Why do I choose Django over Joomla every time?

Posted by: Paul Whipp 3 years, 8 months ago (3773 hits)

I worked with Joomla for many years, building sites using versions 1 through 3. This site has been converted from Joomla 2.5 fairly recently. These days I always favour building new sites with Django. Here are my reasons:

Productivity

Joomla is built on PHP whereas Django is built on Python. I've worked with both languages extensively and I find Python much easier to work with in terms of debugging, modularity, IDE support, and robustness. At the end of the day, programming in Python is fun and programming in PHP is a chore.

Security

Joomla is constantly under attack and I've experienced many sites being compromised. Most of these compromises take advantage of the fact that any php file a hacker can sneak onto the joomla site somewhere accessible can be invoked via its url and can then compromise the site.

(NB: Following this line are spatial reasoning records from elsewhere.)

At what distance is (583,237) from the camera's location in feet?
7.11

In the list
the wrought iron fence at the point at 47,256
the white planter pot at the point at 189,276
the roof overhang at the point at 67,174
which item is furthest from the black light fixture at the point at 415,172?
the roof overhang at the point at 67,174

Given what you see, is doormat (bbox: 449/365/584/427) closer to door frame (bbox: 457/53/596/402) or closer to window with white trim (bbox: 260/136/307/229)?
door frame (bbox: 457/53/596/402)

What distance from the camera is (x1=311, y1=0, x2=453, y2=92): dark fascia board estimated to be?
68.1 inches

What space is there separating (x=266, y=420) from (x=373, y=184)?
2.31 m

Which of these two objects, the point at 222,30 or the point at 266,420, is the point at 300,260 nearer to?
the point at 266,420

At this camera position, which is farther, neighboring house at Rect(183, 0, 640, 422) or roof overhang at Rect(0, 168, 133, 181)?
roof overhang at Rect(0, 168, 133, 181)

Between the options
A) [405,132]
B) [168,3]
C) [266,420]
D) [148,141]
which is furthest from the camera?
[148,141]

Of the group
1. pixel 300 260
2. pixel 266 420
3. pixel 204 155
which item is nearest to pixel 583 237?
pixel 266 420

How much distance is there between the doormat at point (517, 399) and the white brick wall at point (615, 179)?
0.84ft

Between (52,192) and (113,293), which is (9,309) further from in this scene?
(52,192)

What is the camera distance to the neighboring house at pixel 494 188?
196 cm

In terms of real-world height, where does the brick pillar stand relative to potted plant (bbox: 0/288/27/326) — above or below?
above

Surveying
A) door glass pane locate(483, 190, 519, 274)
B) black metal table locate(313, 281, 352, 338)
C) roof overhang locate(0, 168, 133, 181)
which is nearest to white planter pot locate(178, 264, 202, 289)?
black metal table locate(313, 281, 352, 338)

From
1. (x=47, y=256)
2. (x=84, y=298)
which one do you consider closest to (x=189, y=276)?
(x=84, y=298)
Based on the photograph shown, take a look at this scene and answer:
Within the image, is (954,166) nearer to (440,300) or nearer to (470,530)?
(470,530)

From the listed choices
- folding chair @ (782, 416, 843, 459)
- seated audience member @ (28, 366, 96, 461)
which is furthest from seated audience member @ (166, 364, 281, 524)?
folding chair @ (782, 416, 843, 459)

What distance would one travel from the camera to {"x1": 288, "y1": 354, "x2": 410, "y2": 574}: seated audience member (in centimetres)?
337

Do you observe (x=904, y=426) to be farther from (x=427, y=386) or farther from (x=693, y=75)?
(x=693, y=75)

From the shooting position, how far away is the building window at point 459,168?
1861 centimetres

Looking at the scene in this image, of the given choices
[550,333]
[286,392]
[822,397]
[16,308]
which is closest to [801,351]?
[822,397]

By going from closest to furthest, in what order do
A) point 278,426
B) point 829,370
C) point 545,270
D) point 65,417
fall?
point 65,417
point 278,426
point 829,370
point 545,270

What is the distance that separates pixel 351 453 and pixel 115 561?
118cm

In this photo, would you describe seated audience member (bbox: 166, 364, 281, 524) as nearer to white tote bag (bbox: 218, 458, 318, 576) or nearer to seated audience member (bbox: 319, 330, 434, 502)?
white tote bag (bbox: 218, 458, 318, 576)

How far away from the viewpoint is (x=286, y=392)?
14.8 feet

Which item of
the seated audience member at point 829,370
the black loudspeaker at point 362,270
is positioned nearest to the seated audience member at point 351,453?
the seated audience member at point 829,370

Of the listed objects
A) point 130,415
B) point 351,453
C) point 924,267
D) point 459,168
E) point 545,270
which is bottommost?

Django is fundamentally more secure because its code is run as a process. A hacker cannot add a python file to the site and then access it - everything is accessed through specified url patterns and invoked in the python processes. This does not make Django invulnerable - it still has its issues with SQL injection and other forms of attack but it is a much harder target than Joomla.

Extensions

There are many more extensions available for Joomla than there are for Django but they have many more problems interfering with each other or simply not working. I think this goes back to the Productivity issue. It is much easier to get things working in Python than it is in PHP so more Python extensions work as intended. I suspect that Django will catch up in terms of the range of available applications over time. The Python language underpinning it ensures that the extensions (modules) are always going to be less likely to interfere with each other than those written in PHP.

Maintenance

This is closely linked to productivity but it is worth counting separately. Analysing web site code is fundamentally hard because the systems generate a combination of html and javascript to execute on a client. When you are looking at the result, the program that generated it has finished its job and gone away so working out how it has done something or why it has done something wrong is tricky. Django/Python provides a wonderful interactive environment for analysing and stepping through the code that generates the templates so that it is relatively easy to work out what is going on. Furthermore, Django comes with a comprehensive test suite built in making test supported development very easy.

So the bottom line is that I don't do PHP any more other than to maintain legacy systems. While I'm happy using systems other than Django for specialised jobs, Django is such a clean framework (it really is just Python) that I generally use it by default for any web application.

So why is PHP still so popular? Two reasons - legacy systems and the fact that it is better supported in shared hosting environments where its very lack of security makes it much easier for companies to pack hundreds of websites onto shared services.